An important factor of Mike Stoops’ game plan is that he has chosen to be the third in the trilogy of visor-wearing Pac-10 coaches.  Lane Fucking Kiffin invented wearing visors and also is in the best shape (hence he has the hottest wife) and Chip Kelly basically exists on the other side of the spectrum (which is code for he is fat as balls).  Essentially for your viewing reference, if Kiffin is a small and Kelly is a large, Stoops is your medium.  Medium with a side of bat shit crazy.

Stoops will be bringing it loud and crazy under his visor and the saguaros will be doing their best to crush my elite team of imprisoned Sun Devil students.  The question remains, what will we have to contend with on the field?

The answer is Nick Foles, the Wildcat quarterback with the highest passer efficiency rating in the Pac-10.  Nick Foles looks like the bastard child of Steve Nash and Tom Petty that they never talked about, put up for adoption, was raised in San Diego feral-style by coyotes and later kidnapped and brought to Tucson by a very coked up Mike Stoops.  See?

We’re going to have to tackle him a lot and trigger his fight-or-flight instincts developed hunting cocker spaniels in La Jolla with his coyote family.  If you don’t put a fence above your backyard, this feral bastard will get in and eat your dog, and we can’t stand for that.  I have been emailing him digital copies of Where the Red Fern Grows for weeks now in the hopes he reads it and it makes him sad.  You know, because the dog dies.  Like his coyote parents did.

Stoops is not so much arrogant as he is crazy, so the odds are we have a leg up.  Lane Fucking Kiffin is taking no chances though.  His quotes in THIS ARTICLE by T.J. Simers really set the tone for the rest of the season.  His quote about the ASU game is proof he reads this blog.  I’m honored.  Also, Kiff.  You’re welcome.

“The score got to be 29-14 last week and I know there was some concern folks might switch channels or go read a book to their kids,” Kiffin said. “So we told four of our guys to miss tackles so the other team could run the ball all the way back.”

A close game on the field, huge blow out in arrogance.  Predictions!


USC 45
ZONA 30.5 (A falling saguaro blocks an extra point attempt, but in an effort to not piss off the desert, they award half a point for effort as it was clear the saguaro made a mistake and was rooting for the Wildcats)

1 for 4 (it’s arrogant that we lead the nation in successful attempts, we’ll look to build on that lead)

You are running out of time to order a shirt.  We’ll be closing down the shop in the offseason (or maybe switching over into Laker/Dodger gear) so if you want to wear it in the offseason, hook it up.  For those that ordered, 90 percent will be shipped in the next few days.  So, keep an eye out.  Other than that, good luck getting to the weekend and stay away from the saguaros.
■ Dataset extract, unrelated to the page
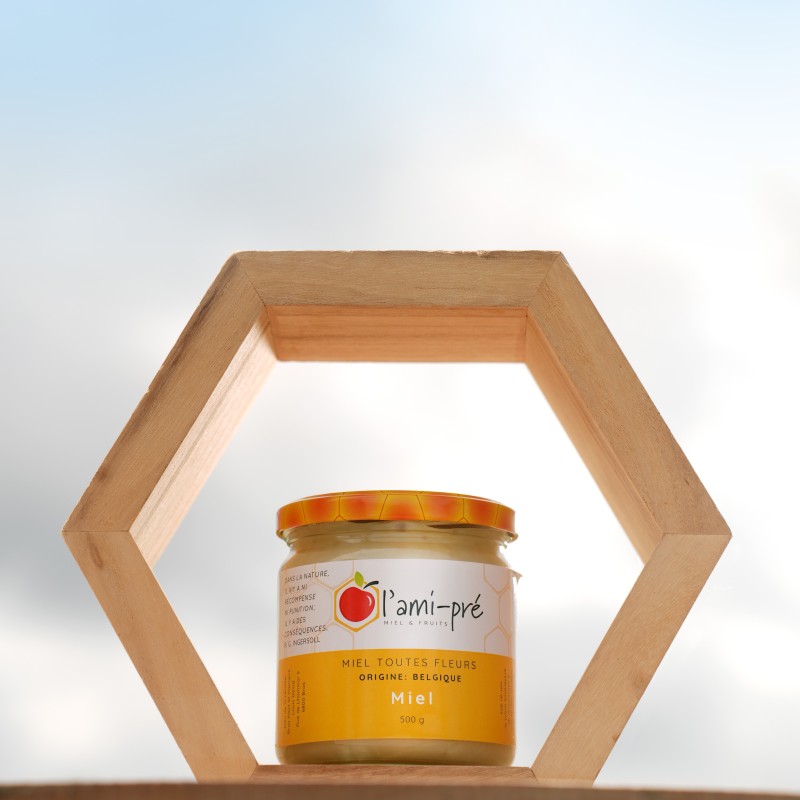Miel de printemps - 1ère récolte - 500g - L'ami-pré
(so I know I am bringing the lumber)




Filed under Rants and Musings

8 responses to “Arrogant Game Preview: Arizona

  1. Natasha

    From that same article, there’s another nugget of LFK amazingness. (And yes, I am aware how Lane Fucking Kiffin’s initials are so very close to beloved playboy President JFK’s. Coincidence? Not even close. Arrogant? Perhaps.) Here are his thoughts on our crosstown non-rival:

    “I’ve watched UCLA play,” he said, and while it didn’t need to be said, he added, “but not a whole game.”

    • Csetset

      Oh LFK. Continuing the legacy of unrestrained arrogance that Pete Carroll helped define. I don’t think we could have asked for a better replacement.
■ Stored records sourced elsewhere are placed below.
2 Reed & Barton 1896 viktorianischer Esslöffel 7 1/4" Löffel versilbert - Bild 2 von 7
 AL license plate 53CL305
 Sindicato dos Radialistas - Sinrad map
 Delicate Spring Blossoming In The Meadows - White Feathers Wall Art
      I love watching non-USC fans s*** themselves with fury after reading quotes like that, simply because it becomes evident how frustrated they are that we really could care less about them and the sanctions.

  2. brandon

    what happened to the ucla t-shirt contest?

  3. usc mule

    I saw this and thought it was you…

  4. ldytrjn

    You know what’s real arrogant? How LFK keeps telling Barkley to over throw those long bombs to lull our last two opponents into a false sense of security. Barks will throw a minimum of 3 long tds in the Rose Bowl while Lane suppresses giggles on the sideline.